Desde a década de 1990, a esporotricose vem sendo descrita como uma das mais importantes micoses de implantação traumática, tendo apresentado significante mudança no perfil de transmissão, assumindo o status de epidemia no Rio de Janeiro. Apesar disso, segue subnotificada nesse Estado, figurando entre as doenças negligenciadas. Nesse contexto, o felino doméstico (Felis catus) é o principal animal acometido por essa micose, bem como transmissor, representando papel central na forma de transmissão zoonótica4,6. Assim, os felinos domésticos com esporotricose promovem a implantação traumática do fungo no tecido subcutâneo humano e de outros animais e também apresentam manifestação clínica exuberante dessa micose, na maioria dos casos cutânea disseminada.

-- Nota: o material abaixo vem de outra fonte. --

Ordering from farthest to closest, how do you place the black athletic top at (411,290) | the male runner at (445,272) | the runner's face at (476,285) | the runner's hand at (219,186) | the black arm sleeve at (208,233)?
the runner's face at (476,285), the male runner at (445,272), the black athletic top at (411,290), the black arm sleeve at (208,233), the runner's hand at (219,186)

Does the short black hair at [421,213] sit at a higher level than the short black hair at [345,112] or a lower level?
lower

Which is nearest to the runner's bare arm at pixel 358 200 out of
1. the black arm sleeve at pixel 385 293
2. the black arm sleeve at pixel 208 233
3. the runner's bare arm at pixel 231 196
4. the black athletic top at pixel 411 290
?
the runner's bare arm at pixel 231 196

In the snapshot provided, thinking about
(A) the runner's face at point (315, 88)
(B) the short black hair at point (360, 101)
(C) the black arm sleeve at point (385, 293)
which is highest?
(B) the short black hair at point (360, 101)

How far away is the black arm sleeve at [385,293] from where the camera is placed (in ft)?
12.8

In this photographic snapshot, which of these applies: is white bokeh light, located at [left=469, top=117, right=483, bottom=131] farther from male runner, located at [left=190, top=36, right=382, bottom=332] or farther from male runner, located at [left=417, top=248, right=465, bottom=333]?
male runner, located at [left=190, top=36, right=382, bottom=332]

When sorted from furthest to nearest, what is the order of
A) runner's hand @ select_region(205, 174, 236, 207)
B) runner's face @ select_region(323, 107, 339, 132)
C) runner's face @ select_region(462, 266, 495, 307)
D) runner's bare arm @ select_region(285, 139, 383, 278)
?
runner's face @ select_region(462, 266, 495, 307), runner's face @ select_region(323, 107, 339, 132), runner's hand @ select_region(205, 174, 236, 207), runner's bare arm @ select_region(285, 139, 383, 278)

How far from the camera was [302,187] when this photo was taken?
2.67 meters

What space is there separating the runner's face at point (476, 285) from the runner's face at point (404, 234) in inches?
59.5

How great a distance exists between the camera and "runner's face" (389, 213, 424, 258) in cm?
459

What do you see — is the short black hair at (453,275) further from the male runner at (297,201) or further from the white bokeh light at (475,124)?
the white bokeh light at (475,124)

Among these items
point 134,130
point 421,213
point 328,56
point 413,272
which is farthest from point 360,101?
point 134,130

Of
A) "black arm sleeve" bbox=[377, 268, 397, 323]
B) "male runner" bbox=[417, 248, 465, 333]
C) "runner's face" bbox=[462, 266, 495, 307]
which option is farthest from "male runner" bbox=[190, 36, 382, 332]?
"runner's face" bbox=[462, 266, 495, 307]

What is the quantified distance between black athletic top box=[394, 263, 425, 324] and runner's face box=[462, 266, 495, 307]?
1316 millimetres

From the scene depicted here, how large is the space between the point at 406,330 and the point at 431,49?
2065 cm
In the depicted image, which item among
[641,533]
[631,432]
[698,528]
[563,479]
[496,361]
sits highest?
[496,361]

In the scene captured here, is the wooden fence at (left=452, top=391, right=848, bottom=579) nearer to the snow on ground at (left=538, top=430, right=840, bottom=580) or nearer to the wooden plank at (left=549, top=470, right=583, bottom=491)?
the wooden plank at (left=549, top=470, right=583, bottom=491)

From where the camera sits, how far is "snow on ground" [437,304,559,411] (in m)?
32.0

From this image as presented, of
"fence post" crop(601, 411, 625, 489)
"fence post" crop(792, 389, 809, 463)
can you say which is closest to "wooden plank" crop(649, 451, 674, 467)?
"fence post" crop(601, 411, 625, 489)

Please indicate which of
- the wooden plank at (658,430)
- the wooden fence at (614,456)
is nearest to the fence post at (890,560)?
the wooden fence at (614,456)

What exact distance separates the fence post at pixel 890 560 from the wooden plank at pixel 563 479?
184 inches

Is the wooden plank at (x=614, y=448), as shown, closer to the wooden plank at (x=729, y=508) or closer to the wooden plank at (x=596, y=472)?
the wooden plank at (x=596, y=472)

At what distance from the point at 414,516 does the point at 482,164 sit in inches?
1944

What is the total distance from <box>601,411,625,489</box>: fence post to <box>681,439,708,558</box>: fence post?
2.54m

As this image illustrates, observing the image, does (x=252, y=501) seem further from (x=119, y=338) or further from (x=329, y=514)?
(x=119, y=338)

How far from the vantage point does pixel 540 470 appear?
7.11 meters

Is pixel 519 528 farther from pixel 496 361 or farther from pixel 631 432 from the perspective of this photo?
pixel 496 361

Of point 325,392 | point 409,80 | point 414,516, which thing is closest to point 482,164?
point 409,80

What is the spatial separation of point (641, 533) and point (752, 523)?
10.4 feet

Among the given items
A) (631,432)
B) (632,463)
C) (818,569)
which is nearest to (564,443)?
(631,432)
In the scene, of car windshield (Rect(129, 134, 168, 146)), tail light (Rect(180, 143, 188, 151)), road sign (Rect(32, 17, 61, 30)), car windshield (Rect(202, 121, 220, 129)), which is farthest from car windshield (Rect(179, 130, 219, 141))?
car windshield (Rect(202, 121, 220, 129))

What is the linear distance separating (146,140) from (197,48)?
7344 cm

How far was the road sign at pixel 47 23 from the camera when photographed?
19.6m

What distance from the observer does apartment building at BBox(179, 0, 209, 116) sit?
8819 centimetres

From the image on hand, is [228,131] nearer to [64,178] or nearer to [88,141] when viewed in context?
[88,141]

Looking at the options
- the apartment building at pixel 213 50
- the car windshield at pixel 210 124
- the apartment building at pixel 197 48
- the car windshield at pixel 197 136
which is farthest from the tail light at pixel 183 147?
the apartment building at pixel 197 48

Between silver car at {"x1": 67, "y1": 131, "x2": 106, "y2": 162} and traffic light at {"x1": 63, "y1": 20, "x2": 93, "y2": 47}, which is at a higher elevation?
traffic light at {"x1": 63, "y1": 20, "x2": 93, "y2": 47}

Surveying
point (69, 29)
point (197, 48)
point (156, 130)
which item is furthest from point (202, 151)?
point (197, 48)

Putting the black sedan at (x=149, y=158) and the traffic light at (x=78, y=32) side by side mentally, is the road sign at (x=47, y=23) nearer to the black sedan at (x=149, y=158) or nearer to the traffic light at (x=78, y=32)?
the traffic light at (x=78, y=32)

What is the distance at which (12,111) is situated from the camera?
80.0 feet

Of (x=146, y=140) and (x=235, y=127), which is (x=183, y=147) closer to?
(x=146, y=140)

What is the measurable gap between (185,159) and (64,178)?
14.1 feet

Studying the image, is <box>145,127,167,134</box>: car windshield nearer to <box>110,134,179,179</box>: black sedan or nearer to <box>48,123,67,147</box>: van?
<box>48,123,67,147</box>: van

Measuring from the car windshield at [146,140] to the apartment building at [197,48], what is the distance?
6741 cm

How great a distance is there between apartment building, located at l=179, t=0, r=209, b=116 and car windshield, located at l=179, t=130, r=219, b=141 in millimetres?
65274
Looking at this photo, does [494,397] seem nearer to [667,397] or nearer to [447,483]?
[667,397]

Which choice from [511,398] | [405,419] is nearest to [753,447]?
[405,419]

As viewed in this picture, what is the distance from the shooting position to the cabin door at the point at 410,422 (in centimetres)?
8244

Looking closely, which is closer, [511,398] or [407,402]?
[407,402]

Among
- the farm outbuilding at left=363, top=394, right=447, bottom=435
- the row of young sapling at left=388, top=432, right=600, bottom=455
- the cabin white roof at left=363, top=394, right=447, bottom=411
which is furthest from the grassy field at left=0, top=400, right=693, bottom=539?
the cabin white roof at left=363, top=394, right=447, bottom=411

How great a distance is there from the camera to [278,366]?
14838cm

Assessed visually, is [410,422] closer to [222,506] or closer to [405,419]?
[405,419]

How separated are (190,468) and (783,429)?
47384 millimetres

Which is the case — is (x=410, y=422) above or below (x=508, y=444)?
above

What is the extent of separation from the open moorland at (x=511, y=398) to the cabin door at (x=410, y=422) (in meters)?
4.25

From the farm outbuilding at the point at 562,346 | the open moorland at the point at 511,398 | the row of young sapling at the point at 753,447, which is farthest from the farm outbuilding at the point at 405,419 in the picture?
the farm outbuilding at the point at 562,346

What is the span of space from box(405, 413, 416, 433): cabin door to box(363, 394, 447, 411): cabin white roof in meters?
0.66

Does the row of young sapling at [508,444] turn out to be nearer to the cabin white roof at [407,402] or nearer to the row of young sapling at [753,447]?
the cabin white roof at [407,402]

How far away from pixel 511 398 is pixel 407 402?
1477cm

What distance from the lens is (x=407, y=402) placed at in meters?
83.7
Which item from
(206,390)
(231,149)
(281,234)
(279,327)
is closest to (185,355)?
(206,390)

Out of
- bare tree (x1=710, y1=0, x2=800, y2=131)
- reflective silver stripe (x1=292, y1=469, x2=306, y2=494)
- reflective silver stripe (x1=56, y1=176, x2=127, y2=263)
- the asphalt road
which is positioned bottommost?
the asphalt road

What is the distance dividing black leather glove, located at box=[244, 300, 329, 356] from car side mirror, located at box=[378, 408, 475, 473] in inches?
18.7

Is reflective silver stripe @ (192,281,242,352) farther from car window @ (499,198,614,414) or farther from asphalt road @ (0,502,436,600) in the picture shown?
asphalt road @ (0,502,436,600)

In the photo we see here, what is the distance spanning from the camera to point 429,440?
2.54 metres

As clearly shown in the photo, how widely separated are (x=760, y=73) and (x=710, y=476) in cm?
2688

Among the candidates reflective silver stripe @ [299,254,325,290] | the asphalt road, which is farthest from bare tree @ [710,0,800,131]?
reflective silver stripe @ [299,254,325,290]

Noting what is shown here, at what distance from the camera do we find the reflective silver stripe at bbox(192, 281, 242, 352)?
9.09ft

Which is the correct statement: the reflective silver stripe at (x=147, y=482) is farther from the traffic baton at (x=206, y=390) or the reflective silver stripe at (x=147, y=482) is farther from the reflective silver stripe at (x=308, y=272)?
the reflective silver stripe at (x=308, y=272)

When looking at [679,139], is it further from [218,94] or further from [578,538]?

Dado o hábito felino de arranhar troncos de árvores e de outras superfícies e o de enterrar suas fezes, aliados ao de lambedura de seu corpo, as unhas e a nasofaringe/cavidade oral podem abrigar estruturas desse fungo, expondo o animal à infecção, assim como os demais hospedeiros7,8. Os animais doentes, por sua vez, ampliam a contaminação ambiental, sendo preocupante o descarte inapropriado dos cadáveres, prática comumente observada9. Além disso, os Felis catus machos têm por comportamento as brigas por território e também por fêmeas, tornando, assim, os animais em idade reprodutiva ainda mais expostos5,10,11. Atualmente, essa dermatozoonose tem sido reportada em outros estados brasileiros, como Minas Gerais, São Paulo, Paraná e Rio Grande do Sul2,11,12,13,14; entretanto, somente no Rio de Janeiro sua notificação é compulsória.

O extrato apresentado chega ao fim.